Rough Riders

Weekly Alibi

DIRECTED BY: John Milius

REVIEWED: 07-21-97

You know what Ted Turner likes? Of course you do. You can see it displayed every day on the far-reaching tendrils of his TV empire--be it TBS, TNT, TCM or CNN. Old Ted likes money, baseball, horses, the Civil War and any combination thereof. Since he's burned out every good Civil War story, character and battle making movies (Glory, Gettysburg, Andersonville, etc.), Ted's now moved on to the Spanish-American War. The new four hour mini-series "Rough Riders" premiering on Sunday, July 20, details the founding of Teddy Roosevelt's famous rag-tag military troop.

"Rough Riders" begins in 1898, when the soon-to-be president (then young assistant secretary of the Navy) formed the 1st Volunteer Cavalry Regiment. The Volunteer Cavalry was made up of wealthy Eastern dandies, hard-bitten cowboys and rough-and-tumble outlaws. Part One of "Rough Riders" deals mostly with the founding and training of Roosevelt's melting pot army.
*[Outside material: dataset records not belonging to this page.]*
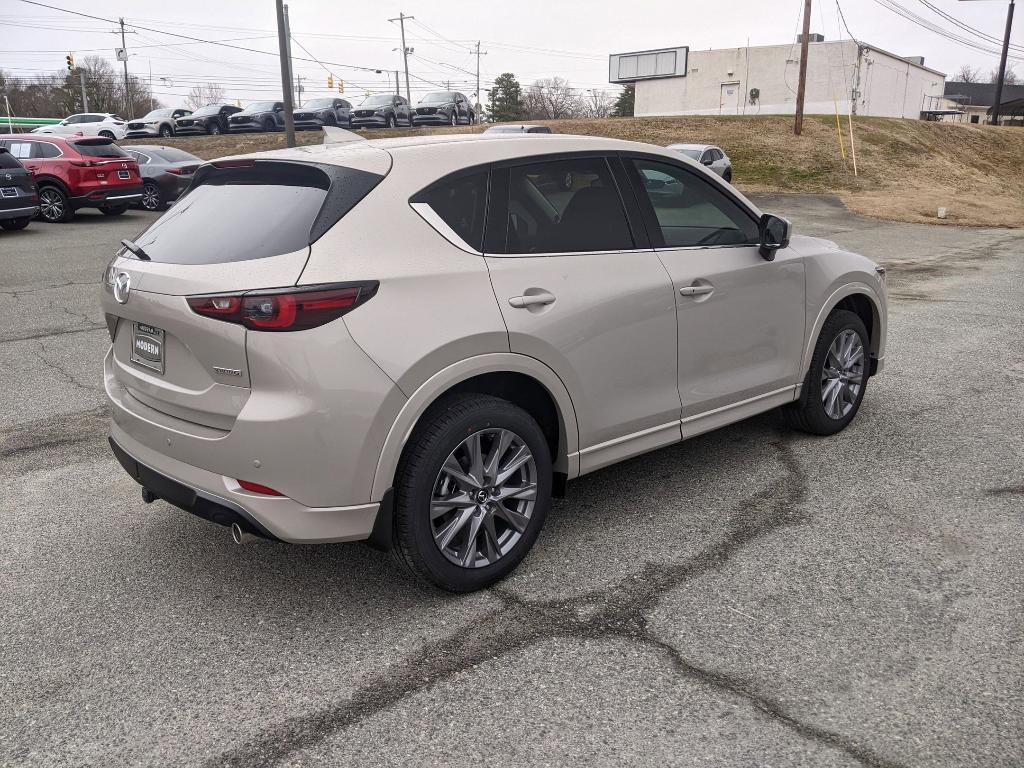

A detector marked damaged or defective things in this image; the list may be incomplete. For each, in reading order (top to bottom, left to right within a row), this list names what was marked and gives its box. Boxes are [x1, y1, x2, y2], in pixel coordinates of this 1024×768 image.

cracked asphalt [0, 201, 1020, 764]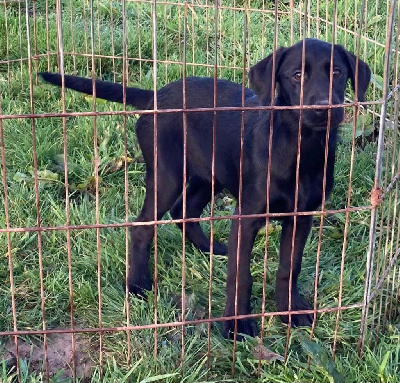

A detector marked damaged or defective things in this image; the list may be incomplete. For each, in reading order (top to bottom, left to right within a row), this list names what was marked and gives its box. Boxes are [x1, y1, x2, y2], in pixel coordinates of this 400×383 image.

rusty vertical wire [0, 67, 20, 383]
rusty vertical wire [24, 0, 49, 380]
rusty vertical wire [54, 0, 76, 380]
rusty vertical wire [231, 9, 247, 378]
rusty vertical wire [258, 0, 280, 376]
rusty vertical wire [282, 0, 308, 360]
rusty vertical wire [310, 0, 338, 368]
rusty vertical wire [332, 0, 362, 362]
rusty vertical wire [358, 0, 396, 356]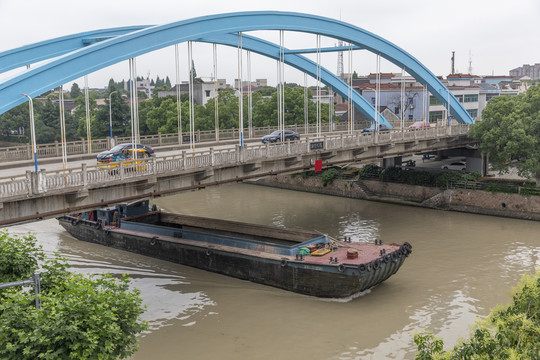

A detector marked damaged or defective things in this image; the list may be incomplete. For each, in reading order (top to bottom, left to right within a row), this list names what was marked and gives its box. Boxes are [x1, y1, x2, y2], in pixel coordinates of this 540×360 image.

rusty metal hull [57, 214, 412, 298]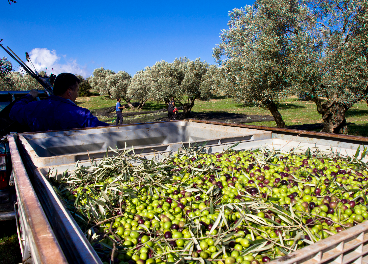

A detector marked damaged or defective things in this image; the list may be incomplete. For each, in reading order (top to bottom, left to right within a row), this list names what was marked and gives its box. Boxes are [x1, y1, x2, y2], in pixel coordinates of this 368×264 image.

rusted metal edge [187, 119, 368, 143]
rusted metal edge [7, 135, 67, 262]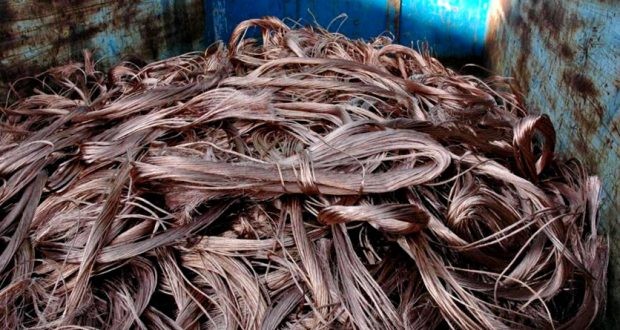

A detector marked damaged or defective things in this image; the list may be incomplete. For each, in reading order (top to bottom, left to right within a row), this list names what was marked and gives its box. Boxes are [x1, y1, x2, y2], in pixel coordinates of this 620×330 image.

rusty metal panel [0, 0, 207, 89]
rusty metal panel [486, 0, 616, 324]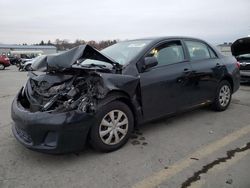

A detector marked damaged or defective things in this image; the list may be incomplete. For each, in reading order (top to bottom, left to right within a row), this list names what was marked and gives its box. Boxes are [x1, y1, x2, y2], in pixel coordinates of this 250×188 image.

crumpled hood [31, 44, 117, 71]
crumpled hood [230, 37, 250, 56]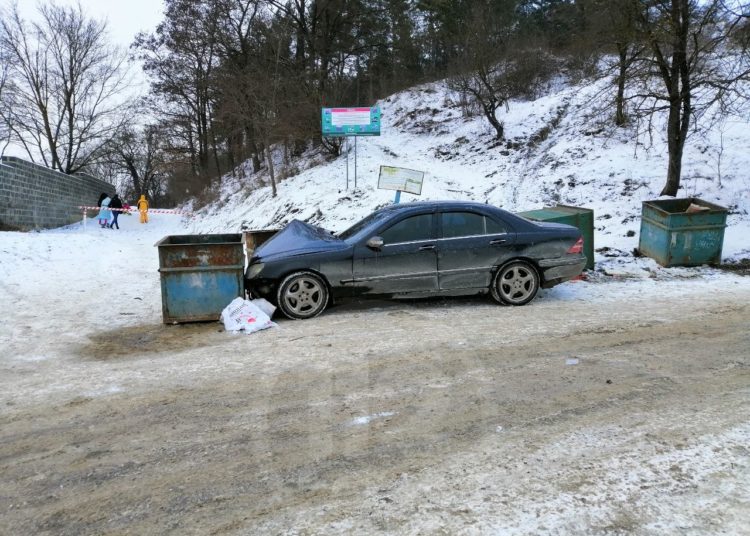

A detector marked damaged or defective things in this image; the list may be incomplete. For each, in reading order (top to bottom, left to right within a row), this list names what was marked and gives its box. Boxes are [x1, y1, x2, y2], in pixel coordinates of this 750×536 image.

damaged car hood [253, 218, 346, 260]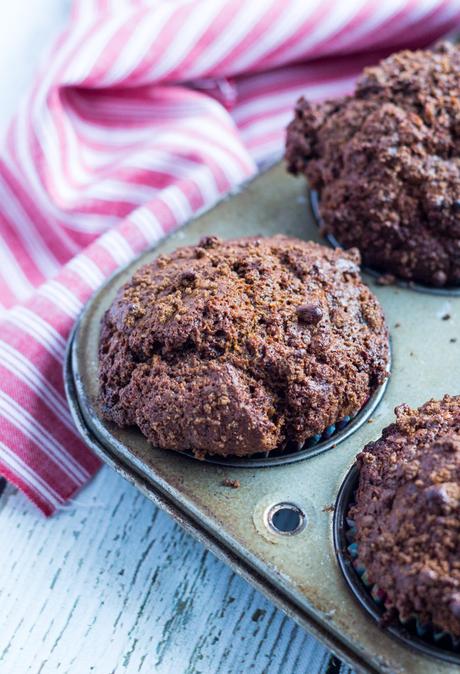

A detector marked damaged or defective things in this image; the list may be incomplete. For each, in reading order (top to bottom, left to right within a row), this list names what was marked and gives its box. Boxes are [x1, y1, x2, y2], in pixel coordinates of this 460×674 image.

rusty metal surface [66, 161, 460, 672]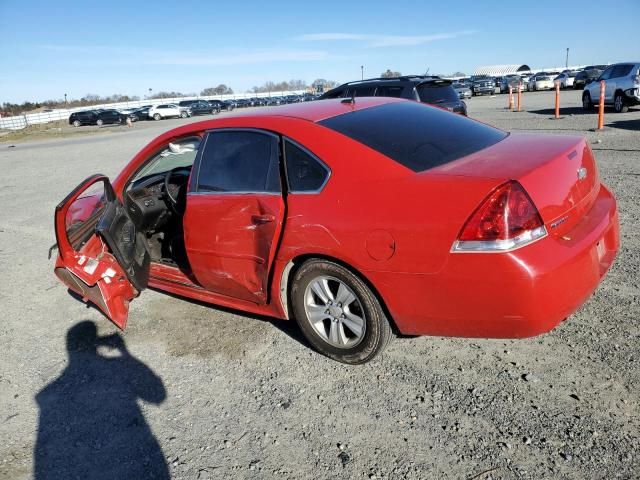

About 23,000 enthusiastic volunteers from across America are whittled down to a lean, mean fighting machine of 560 tough guys. Part Two moves on to Cuba and the famous battle of San Juan Hill. Roosevelt and his boys help turn the tide in this crucial battle against the Spanish. Americans don't take too well to well-oiled military machines. Ever since a bunch of starving, poorly equipped Yankees fought off their British oppressors, Americans have had a soft spot for scrappy misfits. And so, by the time Roosevelt's rag-tag raiders storm San Juan Hill, guns a-blazin', it's root-root-root for the home team.

There's something quite thrilling about boys going off to war--especially in an era when war was more of a mano a mano affair and not simply a matter of wiping out villages at the touch of a button. "Rough Riders" doesn't spend much time dabbling in the politics and what have you. It gets right down to the meat of the matter: men proving their manhood, bravery and loyalty in the heat of battle. Wives, girlfriends and fiancees are summarily kissed and dismissed, and it's off to war almost before the credits are done rolling.

Behind the camera is director John Milius, who knows a thing or two about making manly man movies. He's directed films like Dillinger, Conan the Barbarian and Red Dawn. He's written ones like Apocalypse Now, Magnum Force and Evil Knievel. If there's a manlier résumé in Hollywood, I don't know of it. He's the perfect fellow to bring this red-blooded American tale to life. The battle scenes aren't exactly Gone With the Wind in scope, but they're pretty impressive for the small screen, and the "Yew shot mah brother, yew dirty Spaniards" drama is suitably stirring.

Tom Berenger plays Roosevelt as a blustery eager beaver--a man with no military experience whose charisma and leadership skills blossomed in the face of adversity. The big-ticket supporting cast includes Gary Busey, the late Brian Keith (as President McKinley) and Sam Elliot (who's made a surprisingly good career out of doing westerns in an era when nobody makes westerns anymore). Assorted historical figures of the day make cameo appearances (Stephen Crane, William Randolph Hearst, Frederick Remington) for all the history buffs in the audience.

The script (co-written by Milius) leavens its bloody subject matter with an airy wit. Cheery bravado and male bonding melodrama provide most of the grist between shootouts. The cast (especially Berenger) all look like they're having fun playing dress-up on Ted's dime.